There is again a lot of overlap, with the top 3 words being similar in all topics, as well as "data", "function", "value", occuring frequently in multiple topics. We likely need more topics, as we can see that topic 0 has some database concepts along with "variable" and "time".

In [45]:
# Changing number of topics 
new_lda_model = LdaModel(doc_term_matrix, num_topics=13, id2word = dictionary)
new_lda_model.show_topics(num_topics = 13, num_words = 10)

[(0,
  '0.023*"data" + 0.007*"value" + 0.005*"use" + 0.005*"model" + 0.005*"number" + 0.005*"function" + 0.004*"set" + 0.003*"test" + 0.003*"find" + 0.003*"probability"'),
 (1,
  '0.023*"data" + 0.007*"function" + 0.007*"value" + 0.006*"model" + 0.005*"set" + 0.005*"sample" + 0.005*"use" + 0.004*"create" + 0.004*"result" + 0.004*"class"'),
 (2,
  '0.014*"data" + 0.009*"value" + 0.008*"use" + 0.006*"create" + 0.006*"function" + 0.005*"set" + 0.004*"output" + 0.004*"dataframe" + 0.004*"list" + 0.003*"table"'),
 (3,
  '0.015*"model" + 0.015*"data" + 0.009*"value" + 0.006*"use" + 0.005*"set" + 0.005*"time" + 0.005*"distribution" + 0.004*"number" + 0.004*"probability" + 0.004*"function"'),
 (4,
  '0.028*"data" + 0.014*"function" + 0.012*"model" + 0.011*"value" + 0.006*"use" + 0.005*"regression" + 0.005*"test" + 0.005*"set" + 0.005*"variable" + 0.005*"error"'),
 (5,
  '0.016*"data" + 0.010*"value" + 0.007*"model" + 0.006*"create" + 0.006*"class" + 0.006*"use" + 0.006*"function" + 0.005*"outp

It has somehow gotten worse at capturing some expected topics like databases from earlier.
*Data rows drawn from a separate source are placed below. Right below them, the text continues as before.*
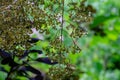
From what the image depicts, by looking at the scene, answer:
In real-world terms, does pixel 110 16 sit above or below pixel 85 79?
above

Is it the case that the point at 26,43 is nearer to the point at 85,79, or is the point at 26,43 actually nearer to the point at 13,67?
the point at 13,67

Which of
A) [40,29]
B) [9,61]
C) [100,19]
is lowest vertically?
[9,61]

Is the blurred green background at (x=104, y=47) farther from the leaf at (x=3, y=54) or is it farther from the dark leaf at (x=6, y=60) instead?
the leaf at (x=3, y=54)

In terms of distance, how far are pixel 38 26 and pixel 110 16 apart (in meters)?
2.56

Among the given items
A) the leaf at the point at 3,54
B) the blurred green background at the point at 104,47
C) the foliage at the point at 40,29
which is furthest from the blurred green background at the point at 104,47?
the leaf at the point at 3,54

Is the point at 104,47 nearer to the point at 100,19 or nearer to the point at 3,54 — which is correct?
the point at 100,19

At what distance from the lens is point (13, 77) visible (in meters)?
3.67

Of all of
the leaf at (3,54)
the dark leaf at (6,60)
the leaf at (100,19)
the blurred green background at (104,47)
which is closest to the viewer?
the blurred green background at (104,47)

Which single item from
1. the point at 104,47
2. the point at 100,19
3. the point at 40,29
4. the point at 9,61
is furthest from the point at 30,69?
the point at 104,47

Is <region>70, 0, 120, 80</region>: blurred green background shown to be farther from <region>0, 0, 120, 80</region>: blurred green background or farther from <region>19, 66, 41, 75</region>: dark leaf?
<region>19, 66, 41, 75</region>: dark leaf

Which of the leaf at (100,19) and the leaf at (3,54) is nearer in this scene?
the leaf at (100,19)

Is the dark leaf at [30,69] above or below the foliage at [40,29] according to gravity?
below

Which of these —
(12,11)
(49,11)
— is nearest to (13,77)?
(12,11)

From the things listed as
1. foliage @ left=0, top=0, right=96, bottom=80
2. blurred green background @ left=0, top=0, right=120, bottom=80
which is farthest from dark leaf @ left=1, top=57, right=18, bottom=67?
blurred green background @ left=0, top=0, right=120, bottom=80
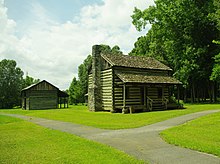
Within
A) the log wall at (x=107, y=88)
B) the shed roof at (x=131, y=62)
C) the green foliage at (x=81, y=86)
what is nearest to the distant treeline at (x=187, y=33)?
the shed roof at (x=131, y=62)

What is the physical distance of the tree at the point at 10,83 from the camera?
69.4 metres

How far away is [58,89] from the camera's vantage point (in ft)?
164

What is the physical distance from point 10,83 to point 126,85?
52.3 metres

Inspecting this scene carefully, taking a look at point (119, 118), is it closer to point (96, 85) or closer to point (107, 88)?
point (107, 88)

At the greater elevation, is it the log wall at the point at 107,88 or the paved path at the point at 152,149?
the log wall at the point at 107,88

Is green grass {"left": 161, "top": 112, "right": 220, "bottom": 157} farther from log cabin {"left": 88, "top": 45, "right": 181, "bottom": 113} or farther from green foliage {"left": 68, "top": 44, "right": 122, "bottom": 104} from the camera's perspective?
green foliage {"left": 68, "top": 44, "right": 122, "bottom": 104}

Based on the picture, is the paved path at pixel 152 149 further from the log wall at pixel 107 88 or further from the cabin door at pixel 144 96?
the log wall at pixel 107 88

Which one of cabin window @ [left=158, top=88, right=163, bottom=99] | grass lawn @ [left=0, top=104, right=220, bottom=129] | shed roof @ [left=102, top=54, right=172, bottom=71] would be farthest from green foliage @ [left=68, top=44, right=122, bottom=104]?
grass lawn @ [left=0, top=104, right=220, bottom=129]

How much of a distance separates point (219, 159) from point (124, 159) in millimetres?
3056

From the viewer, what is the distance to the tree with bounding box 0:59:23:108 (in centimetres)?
6938

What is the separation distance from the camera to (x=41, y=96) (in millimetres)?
48156

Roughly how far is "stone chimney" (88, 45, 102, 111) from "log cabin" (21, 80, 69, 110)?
18.0 metres

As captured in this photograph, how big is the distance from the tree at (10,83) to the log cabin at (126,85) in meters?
44.5

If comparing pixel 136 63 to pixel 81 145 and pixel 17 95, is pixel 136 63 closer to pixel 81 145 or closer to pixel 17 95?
pixel 81 145
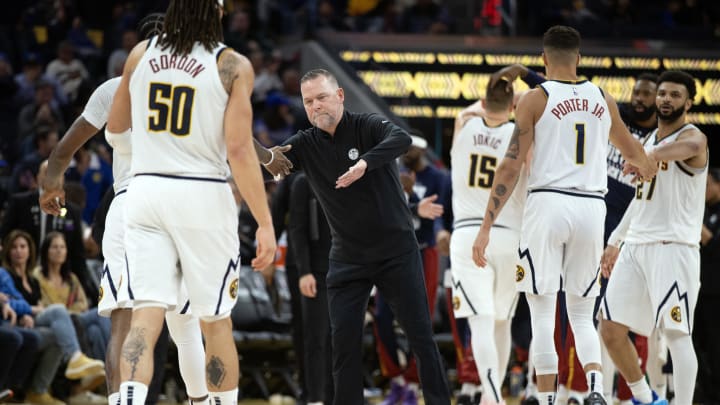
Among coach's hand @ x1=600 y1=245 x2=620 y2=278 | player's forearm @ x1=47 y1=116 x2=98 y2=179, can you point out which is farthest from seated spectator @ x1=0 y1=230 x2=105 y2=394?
coach's hand @ x1=600 y1=245 x2=620 y2=278

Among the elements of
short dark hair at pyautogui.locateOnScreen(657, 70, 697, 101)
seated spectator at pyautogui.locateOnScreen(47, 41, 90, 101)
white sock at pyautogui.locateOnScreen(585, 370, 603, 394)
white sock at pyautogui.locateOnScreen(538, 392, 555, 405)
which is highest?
seated spectator at pyautogui.locateOnScreen(47, 41, 90, 101)

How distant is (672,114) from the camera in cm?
849

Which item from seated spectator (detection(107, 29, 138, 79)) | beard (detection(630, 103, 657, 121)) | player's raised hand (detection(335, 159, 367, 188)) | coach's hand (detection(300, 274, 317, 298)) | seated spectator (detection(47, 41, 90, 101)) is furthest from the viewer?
seated spectator (detection(107, 29, 138, 79))

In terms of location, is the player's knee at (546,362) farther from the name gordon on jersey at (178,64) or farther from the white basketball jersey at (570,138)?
the name gordon on jersey at (178,64)

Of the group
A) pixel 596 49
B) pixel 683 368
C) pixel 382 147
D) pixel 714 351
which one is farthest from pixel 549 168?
pixel 596 49

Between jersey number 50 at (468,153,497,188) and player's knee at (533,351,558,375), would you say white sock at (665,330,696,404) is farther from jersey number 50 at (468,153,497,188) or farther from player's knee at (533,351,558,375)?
jersey number 50 at (468,153,497,188)

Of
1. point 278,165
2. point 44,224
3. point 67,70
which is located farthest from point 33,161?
point 278,165

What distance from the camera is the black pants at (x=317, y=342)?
9961 mm

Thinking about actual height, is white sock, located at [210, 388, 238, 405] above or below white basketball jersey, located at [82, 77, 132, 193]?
below

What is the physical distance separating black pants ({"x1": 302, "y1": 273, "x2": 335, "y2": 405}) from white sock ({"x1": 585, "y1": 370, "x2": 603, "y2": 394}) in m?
3.02

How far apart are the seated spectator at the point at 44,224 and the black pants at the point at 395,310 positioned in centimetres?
441

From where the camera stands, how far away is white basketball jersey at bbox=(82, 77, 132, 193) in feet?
22.6

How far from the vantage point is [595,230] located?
7664 mm

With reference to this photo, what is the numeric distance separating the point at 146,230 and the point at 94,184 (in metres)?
9.27
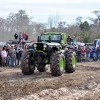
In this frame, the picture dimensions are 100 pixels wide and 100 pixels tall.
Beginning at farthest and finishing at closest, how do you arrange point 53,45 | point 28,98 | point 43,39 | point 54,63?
point 43,39, point 53,45, point 54,63, point 28,98

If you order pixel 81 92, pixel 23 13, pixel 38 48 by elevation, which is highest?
pixel 23 13

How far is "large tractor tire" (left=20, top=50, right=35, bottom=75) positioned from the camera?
14.8 m

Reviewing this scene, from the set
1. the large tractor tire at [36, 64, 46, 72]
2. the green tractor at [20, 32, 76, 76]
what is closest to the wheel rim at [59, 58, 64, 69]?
the green tractor at [20, 32, 76, 76]

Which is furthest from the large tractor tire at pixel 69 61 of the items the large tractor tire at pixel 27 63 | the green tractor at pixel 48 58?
the large tractor tire at pixel 27 63

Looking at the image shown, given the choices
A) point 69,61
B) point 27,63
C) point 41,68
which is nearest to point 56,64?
point 27,63

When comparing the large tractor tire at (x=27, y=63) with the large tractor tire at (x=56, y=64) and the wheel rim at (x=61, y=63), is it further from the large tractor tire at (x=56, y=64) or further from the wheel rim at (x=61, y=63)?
the wheel rim at (x=61, y=63)

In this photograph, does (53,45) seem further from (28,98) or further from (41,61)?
(28,98)

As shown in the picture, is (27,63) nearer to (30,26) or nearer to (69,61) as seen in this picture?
(69,61)

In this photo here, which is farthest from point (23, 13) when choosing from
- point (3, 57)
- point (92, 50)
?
point (3, 57)

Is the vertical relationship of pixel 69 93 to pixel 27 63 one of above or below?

It seems that the underlying problem might be in another parameter.

In [46]:
# Trying multiple passes through the corpus
new_lda_model = LdaModel(doc_term_matrix, num_topics = 13, id2word = dictionary, passes = 10, random_state=448)
new_lda_model.show_topics(num_topics = -1, num_words = 10)

[(0,
  '0.019*"function" + 0.018*"value" + 0.015*"data" + 0.012*"use" + 0.010*"test" + 0.010*"list" + 0.008*"code" + 0.008*"create" + 0.008*"column" + 0.008*"number"'),
 (1,
  '0.024*"data" + 0.018*"model" + 0.012*"value" + 0.010*"function" + 0.009*"probability" + 0.009*"estimate" + 0.008*"distribution" + 0.008*"variable" + 0.007*"regression" + 0.006*"mean"'),
 (2,
  '0.021*"set" + 0.014*"function" + 0.013*"pc" + 0.012*"point" + 0.012*"convex" + 0.011*"case" + 0.010*"method" + 0.010*"minimizer" + 0.010*"give" + 0.009*"let"'),
 (3,
  '0.029*"data" + 0.009*"problem" + 0.008*"class" + 0.008*"big" + 0.006*"linear_discriminant" + 0.006*"machine" + 0.005*"course" + 0.005*"analysis" + 0.005*"work" + 0.005*"model"'),
 (4,
  '0.024*"package" + 0.012*"problem" + 0.011*"module" + 0.010*"function" + 0.009*"condition" + 0.009*"solution" + 0.009*"error" + 0.009*"pypi" + 0.007*"solve" + 0.006*"let"'),
 (5,
  '0.020*"layer" + 0.016*"relationship" + 0.015*"model" + 0.014*"network" + 0.013*"convolution"

These topics are not great, but we can see some topics for databases, probability, supervised learning, optimization, etc. These aren't as well-defined as the HDP topics we saw earlier, but this is a step in the right direction. 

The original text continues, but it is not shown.